- _AIM OF THE TASK_
Output only the span of lines that begins at the line containing "Detect all objects" and ends at the last line of the data, both included, exactly as they appear.

*** Opening GIVEN DATA ***

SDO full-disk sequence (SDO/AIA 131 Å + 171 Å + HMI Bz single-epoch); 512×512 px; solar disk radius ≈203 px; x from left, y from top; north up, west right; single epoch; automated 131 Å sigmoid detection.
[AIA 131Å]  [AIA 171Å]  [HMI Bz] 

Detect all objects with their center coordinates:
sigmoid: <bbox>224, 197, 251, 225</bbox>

*** Closing GIVEN DATA ***

- _ANSWER AREA_
Detect all objects with their center coordinates:
sigmoid: <bbox>224, 197, 251, 225</bbox>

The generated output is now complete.